PPA deal tables drawn from research include figures that could not be independently verified against original exchange filings or regulator disclosures. BloombergNEF is the primary source for deal pricing — a Tier 2 source. Pricing benchmarks should be treated as indicative rather than definitive.
Commercial rooftop market share data across all five countries is entirely absent from available sources. No Tier 1 or Tier 2 source provides ranked developer market shares for the rooftop segment.
Fewer than two Tier 1 sources corroborate market data for Singapore, Indonesia, Vietnam, and Thailand specifically. Confidence ratings for those country sections are capped at MEDIUM accordingly.

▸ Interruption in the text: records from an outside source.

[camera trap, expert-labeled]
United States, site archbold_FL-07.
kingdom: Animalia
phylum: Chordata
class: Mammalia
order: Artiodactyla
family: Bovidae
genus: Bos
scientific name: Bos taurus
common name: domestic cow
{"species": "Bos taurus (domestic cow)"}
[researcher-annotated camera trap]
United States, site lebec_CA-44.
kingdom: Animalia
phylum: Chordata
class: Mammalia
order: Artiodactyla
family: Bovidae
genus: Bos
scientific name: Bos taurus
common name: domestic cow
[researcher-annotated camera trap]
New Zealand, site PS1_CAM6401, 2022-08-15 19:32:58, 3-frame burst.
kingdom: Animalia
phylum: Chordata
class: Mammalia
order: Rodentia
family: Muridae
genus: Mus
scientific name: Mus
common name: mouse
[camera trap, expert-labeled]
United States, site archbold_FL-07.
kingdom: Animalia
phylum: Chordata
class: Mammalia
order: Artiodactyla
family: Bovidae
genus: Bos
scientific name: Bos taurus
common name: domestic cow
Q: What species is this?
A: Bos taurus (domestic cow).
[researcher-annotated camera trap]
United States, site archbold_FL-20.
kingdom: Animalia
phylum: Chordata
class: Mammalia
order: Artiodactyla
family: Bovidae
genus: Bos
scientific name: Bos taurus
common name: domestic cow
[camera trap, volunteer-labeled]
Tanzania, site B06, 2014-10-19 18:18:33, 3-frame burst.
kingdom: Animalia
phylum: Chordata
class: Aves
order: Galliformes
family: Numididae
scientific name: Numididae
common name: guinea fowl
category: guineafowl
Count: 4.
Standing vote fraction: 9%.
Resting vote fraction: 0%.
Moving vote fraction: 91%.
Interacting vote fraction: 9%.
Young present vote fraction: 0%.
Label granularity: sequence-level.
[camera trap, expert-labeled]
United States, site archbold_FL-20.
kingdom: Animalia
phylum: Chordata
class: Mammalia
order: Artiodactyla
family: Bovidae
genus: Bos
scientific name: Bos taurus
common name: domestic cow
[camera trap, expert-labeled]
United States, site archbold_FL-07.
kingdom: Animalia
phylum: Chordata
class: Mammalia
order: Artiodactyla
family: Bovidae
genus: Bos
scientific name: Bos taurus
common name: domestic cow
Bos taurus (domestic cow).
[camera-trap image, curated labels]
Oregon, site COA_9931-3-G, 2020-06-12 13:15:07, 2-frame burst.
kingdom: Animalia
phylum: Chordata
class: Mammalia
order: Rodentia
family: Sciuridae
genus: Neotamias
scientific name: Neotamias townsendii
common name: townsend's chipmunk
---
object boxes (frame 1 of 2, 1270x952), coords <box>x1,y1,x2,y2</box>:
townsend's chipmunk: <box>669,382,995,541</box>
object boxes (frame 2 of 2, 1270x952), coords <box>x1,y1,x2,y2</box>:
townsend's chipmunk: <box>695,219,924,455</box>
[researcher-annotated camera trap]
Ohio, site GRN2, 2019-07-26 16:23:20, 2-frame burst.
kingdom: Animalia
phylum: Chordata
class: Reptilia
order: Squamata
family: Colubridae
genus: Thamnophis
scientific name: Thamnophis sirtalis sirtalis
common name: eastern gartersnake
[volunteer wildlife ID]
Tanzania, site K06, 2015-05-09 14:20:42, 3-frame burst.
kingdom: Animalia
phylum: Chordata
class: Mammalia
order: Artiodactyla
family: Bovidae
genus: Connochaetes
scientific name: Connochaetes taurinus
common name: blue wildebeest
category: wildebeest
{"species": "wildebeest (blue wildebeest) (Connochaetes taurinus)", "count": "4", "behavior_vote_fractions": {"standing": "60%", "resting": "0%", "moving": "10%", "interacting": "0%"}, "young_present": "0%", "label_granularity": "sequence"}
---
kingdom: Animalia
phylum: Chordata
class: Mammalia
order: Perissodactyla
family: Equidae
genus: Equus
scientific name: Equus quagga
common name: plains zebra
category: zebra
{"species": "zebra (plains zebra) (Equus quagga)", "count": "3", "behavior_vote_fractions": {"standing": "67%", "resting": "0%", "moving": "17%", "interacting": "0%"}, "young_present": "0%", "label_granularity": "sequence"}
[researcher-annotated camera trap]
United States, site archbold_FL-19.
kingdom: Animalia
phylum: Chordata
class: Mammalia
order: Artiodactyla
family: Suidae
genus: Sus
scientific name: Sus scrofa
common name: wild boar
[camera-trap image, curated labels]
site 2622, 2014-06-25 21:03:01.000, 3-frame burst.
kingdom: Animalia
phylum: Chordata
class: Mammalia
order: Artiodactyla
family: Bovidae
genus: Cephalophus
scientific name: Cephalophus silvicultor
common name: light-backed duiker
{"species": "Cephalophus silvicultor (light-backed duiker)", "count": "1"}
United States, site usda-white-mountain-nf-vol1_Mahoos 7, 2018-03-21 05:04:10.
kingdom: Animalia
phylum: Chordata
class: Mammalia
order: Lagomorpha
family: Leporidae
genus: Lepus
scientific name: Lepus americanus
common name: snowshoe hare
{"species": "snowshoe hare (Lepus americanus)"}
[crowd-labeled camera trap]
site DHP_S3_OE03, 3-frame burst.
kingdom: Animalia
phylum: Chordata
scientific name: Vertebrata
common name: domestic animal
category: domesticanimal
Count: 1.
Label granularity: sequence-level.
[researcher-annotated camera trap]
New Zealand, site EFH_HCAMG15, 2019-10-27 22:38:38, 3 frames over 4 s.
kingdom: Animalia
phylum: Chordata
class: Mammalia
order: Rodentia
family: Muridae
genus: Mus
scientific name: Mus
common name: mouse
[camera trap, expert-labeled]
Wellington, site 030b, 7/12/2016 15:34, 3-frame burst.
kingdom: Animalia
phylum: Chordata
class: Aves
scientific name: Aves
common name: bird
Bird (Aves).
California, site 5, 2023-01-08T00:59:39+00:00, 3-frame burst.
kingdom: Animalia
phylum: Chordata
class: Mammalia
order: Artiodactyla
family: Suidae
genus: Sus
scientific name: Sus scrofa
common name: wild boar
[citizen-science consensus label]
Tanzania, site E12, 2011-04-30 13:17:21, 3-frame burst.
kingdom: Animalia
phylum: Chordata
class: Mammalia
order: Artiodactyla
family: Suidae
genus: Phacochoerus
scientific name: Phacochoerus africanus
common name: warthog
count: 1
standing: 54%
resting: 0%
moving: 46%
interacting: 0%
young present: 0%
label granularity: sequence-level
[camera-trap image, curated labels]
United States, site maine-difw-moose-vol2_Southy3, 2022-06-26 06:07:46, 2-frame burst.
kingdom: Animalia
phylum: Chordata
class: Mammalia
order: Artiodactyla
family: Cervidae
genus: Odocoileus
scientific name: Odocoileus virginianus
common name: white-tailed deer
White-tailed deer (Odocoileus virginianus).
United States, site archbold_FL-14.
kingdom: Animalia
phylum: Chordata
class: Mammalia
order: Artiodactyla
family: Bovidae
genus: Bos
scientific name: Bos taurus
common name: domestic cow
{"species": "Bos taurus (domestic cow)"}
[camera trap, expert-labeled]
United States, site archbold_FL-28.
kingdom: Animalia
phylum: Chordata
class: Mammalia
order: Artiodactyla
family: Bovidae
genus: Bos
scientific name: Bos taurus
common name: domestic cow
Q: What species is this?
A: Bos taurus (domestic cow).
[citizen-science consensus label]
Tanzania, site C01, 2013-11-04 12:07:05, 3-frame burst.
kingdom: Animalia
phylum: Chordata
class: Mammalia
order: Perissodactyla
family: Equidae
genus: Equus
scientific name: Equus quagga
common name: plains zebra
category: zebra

Regulatory details for Indonesia, Vietnam, and Thailand are based on secondary research and government announcements rather than official regulatory texts reviewed directly. Specific tariff rates and net metering rules should be verified against the relevant ministry or regulator before being relied upon for investment decisions.
This report is produced for informational purposes only. It does not constitute financial, legal, or investment advice. All data is sourced from publicly available information as at the date of research. Renatus Ventures makes no representations as to the completeness or accuracy of third-party data.